Tan exitoso y exagerado es este marketing, que ahora hemos llegado a las «virutas». En lugar de envejecer en las costosas barricas, se falsifica y potencia el «efecto madera» arrojando sobre el vino en proceso de elaboración, virutas o chips de roble.
El vino se pone en barricas de roble para –con el tiempo– enriquecer y suavizar sus taninos. Sustituir la guarda y envejecimiento en barricas por trozos de madera flotando, es un engaño. Nadie come ni bebe madera. Si un vino sabe a madera, es un defecto, no una virtud.
Lo del vino ¿es una moda pasajera?
No, no es una moda. Es una tendencia.
Jean Huteau
Ahora se está bebiendo vino en más países en el mundo como nunca antes.
Porque se democratizó el consumo. Porque se agudizó la percepción de lo bueno. Porque la competencia de marcas desarrolló nuevos estilos y amplió las categorías: ya no importa el árbol genealógico del fundador de la bodega, sino la decodificación que el paladar del consumidor ensaya.
Hasta hace poco, se bebía mucho vino en los países donde se lo producía. También en países donde no lo producían, pero en los que las clases sociales altas y los enterados sabían sobre ellos. Y en los nichos del lujo, porque una buena botella se asocia a elegancia, diferencia y cosa cara o costosa.
El vino de agricultor, no de aristócrata, viajó en las maletas y en el recuerdo de los inmigrantes. Así, integrado a los hábitos de la comida, llegó a la mesa, fondas y restaurantes en cientos, miles de ciudades.

DATOS SIN PROCESAR
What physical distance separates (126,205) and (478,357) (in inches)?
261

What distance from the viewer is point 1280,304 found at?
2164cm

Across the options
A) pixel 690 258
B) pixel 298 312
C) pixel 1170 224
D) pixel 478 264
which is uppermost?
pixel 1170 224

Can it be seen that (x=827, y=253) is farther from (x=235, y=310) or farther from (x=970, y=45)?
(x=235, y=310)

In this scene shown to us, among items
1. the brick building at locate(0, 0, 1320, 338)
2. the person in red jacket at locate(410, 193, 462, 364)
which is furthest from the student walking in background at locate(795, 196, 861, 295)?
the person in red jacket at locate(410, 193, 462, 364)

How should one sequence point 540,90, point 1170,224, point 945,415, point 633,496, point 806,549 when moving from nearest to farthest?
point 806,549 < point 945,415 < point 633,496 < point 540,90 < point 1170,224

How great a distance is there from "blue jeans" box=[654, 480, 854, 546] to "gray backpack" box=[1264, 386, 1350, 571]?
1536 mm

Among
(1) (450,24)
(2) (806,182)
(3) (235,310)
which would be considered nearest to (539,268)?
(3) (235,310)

TAREAS REQUERIDAS
a: Determine si cada afirmación concuerda con el fragmento sobre el vino. Responda sí o no y cite textualmente las palabras que lo deciden.
(i) Un vino que sabe a madera presenta un defecto.
(ii) Lo del vino es una moda pasajera.
(iii) El vino de agricultor viajó en las maletas de los aristócratas.
b: Conteste brevemente, según el fragmento sobre el vino:
(i) ¿Con qué fin se pone el vino en barricas de roble?
(ii) ¿Qué se arroja sobre el vino en elaboración para potenciar el «efecto madera»?
(iii) ¿A qué se asocia una buena botella en los nichos del lujo?
c: Imprima el pasaje del fragmento sobre el vino que se inicia en las palabras "Lo del vino" y concluye tras "cara o costosa.".

RESPUESTAS DEL EJERCICIO
a:
(i) Sí: «Si un vino sabe a madera, es un defecto, no una virtud.»
(ii) No: «No, no es una moda. Es una tendencia.»
(iii) No: «El vino de agricultor, no de aristócrata, viajó en las maletas y en el recuerdo de los inmigrantes.»

b:
(i) Para enriquecer y suavizar sus taninos con el tiempo.
(ii) Virutas o chips de roble.
(iii) A elegancia, diferencia y cosa cara o costosa.

c:
Lo del vino ¿es una moda pasajera?
No, no es una moda. Es una tendencia.
Jean Huteau
Ahora se está bebiendo vino en más países en el mundo como nunca antes.
Porque se democratizó el consumo. Porque se agudizó la percepción de lo bueno. Porque la competencia de marcas desarrolló nuevos estilos y amplió las categorías: ya no importa el árbol genealógico del fundador de la bodega, sino la decodificación que el paladar del consumidor ensaya.
Hasta hace poco, se bebía mucho vino en los países donde se lo producía. También en países donde no lo producían, pero en los que las clases sociales altas y los enterados sabían sobre ellos. Y en los nichos del lujo, porque una buena botella se asocia a elegancia, diferencia y cosa cara o costosa.